7. The method for preparing a biodegradable antibacterial food packaging bag according to claim 1, characterized in that, The raw materials in S4 are as follows by weight: 2-8 parts modified chitosan microcapsules, 2-5 parts citric acid modified nanocellulose, 50-80 parts polylactic acid, 20-50 parts polybutylene terephthalate-adipate, and 4-8 parts POE-g-GMA.
8. The method for preparing a biodegradable antibacterial food packaging bag according to claim 1, characterized in that, The melt blending conditions in S4 are as follows: the temperature of the first zone of the twin-screw extruder is 150-160℃, the temperature of the second zone is 160-170℃, the temperature of the third zone is 170-180℃, the temperature of the fourth zone is 165-175℃, the die head temperature is 160-170℃, and the screw speed is 100-200 r / min.
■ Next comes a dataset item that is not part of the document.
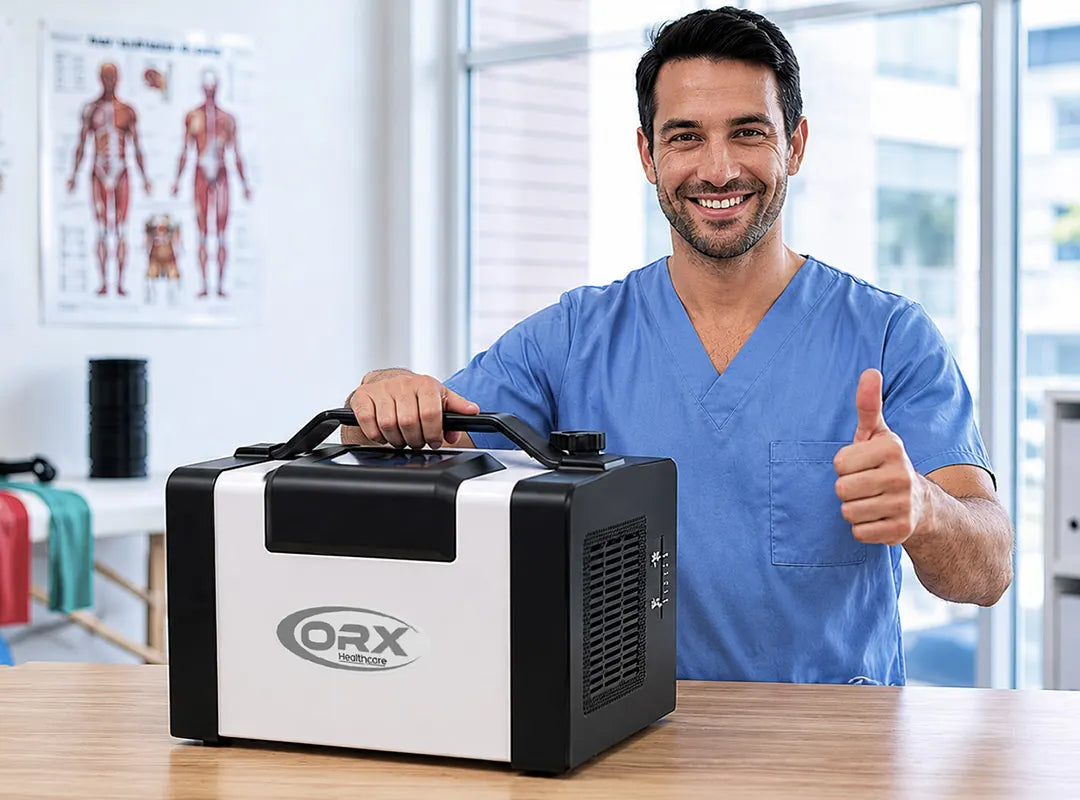 Man in blue scrubs with a ORX machine in a medical setting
9. The method for preparing a biodegradable antibacterial food packaging bag according to claim 1, characterized in that, The conditions for blow molding in S4 are: blown film temperature of 150-170℃, blow-up ratio of 2.0-3.5, and traction speed of 5-15m / min.
10. A biodegradable antibacterial food packaging bag prepared by the method of any one of claims 1-9.